La serata proseguì tra brindisi e risate. Fabrizio, padrone di casa, sapeva intrattenere. Dall’altra parte di Giovanni sedeva Teresa, una vicina prosperosa vestita di rosa, che gli lanciava occhiate languide.
Quando partì la musica, Teresa si avvicinò per ballare. Renata evitò di guardare, ma poi Giovanni le si sedette accanto, sfiorandole la gamba. Lei trasalì.
“Scusi, non volevo disturbarla,” sussurrò lui.

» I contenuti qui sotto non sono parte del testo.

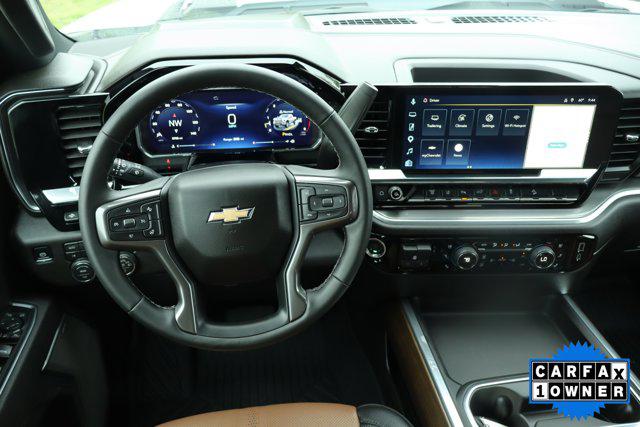 2026 Chevrolet Silverado 3500HD Crew Cab, Standard Bed, High Country, 4WD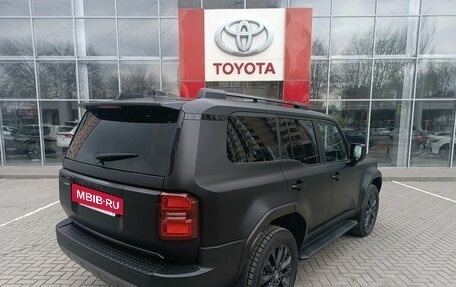 Toyota Land Cruiser Prado, 2024 год, 11 300 000 рублей, 5 фотография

“Tutto a posto,” rispose, sorridendo.
Al brano successivo, lui la invitò a ballare, anticipando Teresa. Renata sentì il cuore esultare.
Lo guidava con sicurezza, stringendola al momento giusto. “Che braccia forti,” pensò. E quella luce negli occhi… Mai vista prima.
Teresa li fissava torva. “Ecco la solita sofisticata,” borbottava.
Lui invece sembrava rinato. “Pensavo di essere un sasso, e ora il sangue ribolle,” rifletteva.
Prima di andarsene, Giovanni le propose una passeggiata. Camminarono nel profumo dei gelsomini, poi lui la riaccompagnò. A casa sua, accettò un caffè.
Anna e Fabrizio li guardarono uscire insieme, soddisfatti.
A letto, Fabrizio rise: “E dire che voi donne lo davate per finito!”
Ora Renata e Giovanni vivono felici. Passeggiano al tramonto tenendosi per mano. Tutti sono contenti, tranne Teresa. Il colonnello, si è scoperto, ha ancora tanto da dare.
**Morale:** La solitudine non è destino. A volte basta un incontro per riaccendere la luce.